Information provided
..........

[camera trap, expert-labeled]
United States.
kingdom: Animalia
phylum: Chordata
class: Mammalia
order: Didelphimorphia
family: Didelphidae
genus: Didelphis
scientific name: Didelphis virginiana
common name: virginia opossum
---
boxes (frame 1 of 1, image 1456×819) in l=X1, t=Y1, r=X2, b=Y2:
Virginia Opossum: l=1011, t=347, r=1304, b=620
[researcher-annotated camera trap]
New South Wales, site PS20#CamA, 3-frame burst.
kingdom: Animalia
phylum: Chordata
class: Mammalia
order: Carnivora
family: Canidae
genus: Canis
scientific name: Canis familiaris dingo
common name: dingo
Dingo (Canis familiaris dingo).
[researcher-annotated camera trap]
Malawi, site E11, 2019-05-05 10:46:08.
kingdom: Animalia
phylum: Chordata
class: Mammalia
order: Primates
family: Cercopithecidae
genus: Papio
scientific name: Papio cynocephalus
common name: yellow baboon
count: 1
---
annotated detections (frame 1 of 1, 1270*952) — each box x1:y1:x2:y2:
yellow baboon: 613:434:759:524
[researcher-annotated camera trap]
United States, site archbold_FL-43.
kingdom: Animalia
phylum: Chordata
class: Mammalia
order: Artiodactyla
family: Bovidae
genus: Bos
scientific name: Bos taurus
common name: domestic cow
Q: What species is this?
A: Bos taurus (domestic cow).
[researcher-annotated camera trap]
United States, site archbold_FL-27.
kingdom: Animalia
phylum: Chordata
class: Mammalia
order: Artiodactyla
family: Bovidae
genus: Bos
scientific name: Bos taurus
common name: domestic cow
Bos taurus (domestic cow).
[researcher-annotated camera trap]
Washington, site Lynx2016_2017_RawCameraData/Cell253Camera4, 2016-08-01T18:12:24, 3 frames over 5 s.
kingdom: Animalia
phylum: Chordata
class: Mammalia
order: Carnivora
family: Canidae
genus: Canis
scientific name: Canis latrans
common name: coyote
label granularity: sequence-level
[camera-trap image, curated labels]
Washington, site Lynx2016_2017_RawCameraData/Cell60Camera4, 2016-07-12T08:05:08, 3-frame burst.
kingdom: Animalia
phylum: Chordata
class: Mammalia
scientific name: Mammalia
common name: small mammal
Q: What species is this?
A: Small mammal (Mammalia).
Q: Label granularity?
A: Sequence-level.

..........

Work to complete
Reproduce verbatim only this range: the first line of the material through the line that contains "Malawi, site E11, 2019-05-05 10:46:08.", inclusive.

Task solution
[camera trap, expert-labeled]
United States.
kingdom: Animalia
phylum: Chordata
class: Mammalia
order: Didelphimorphia
family: Didelphidae
genus: Didelphis
scientific name: Didelphis virginiana
common name: virginia opossum
---
boxes (frame 1 of 1, image 1456×819) in l=X1, t=Y1, r=X2, b=Y2:
Virginia Opossum: l=1011, t=347, r=1304, b=620
[researcher-annotated camera trap]
New South Wales, site PS20#CamA, 3-frame burst.
kingdom: Animalia
phylum: Chordata
class: Mammalia
order: Carnivora
family: Canidae
genus: Canis
scientific name: Canis familiaris dingo
common name: dingo
Dingo (Canis familiaris dingo).
[researcher-annotated camera trap]
Malawi, site E11, 2019-05-05 10:46:08.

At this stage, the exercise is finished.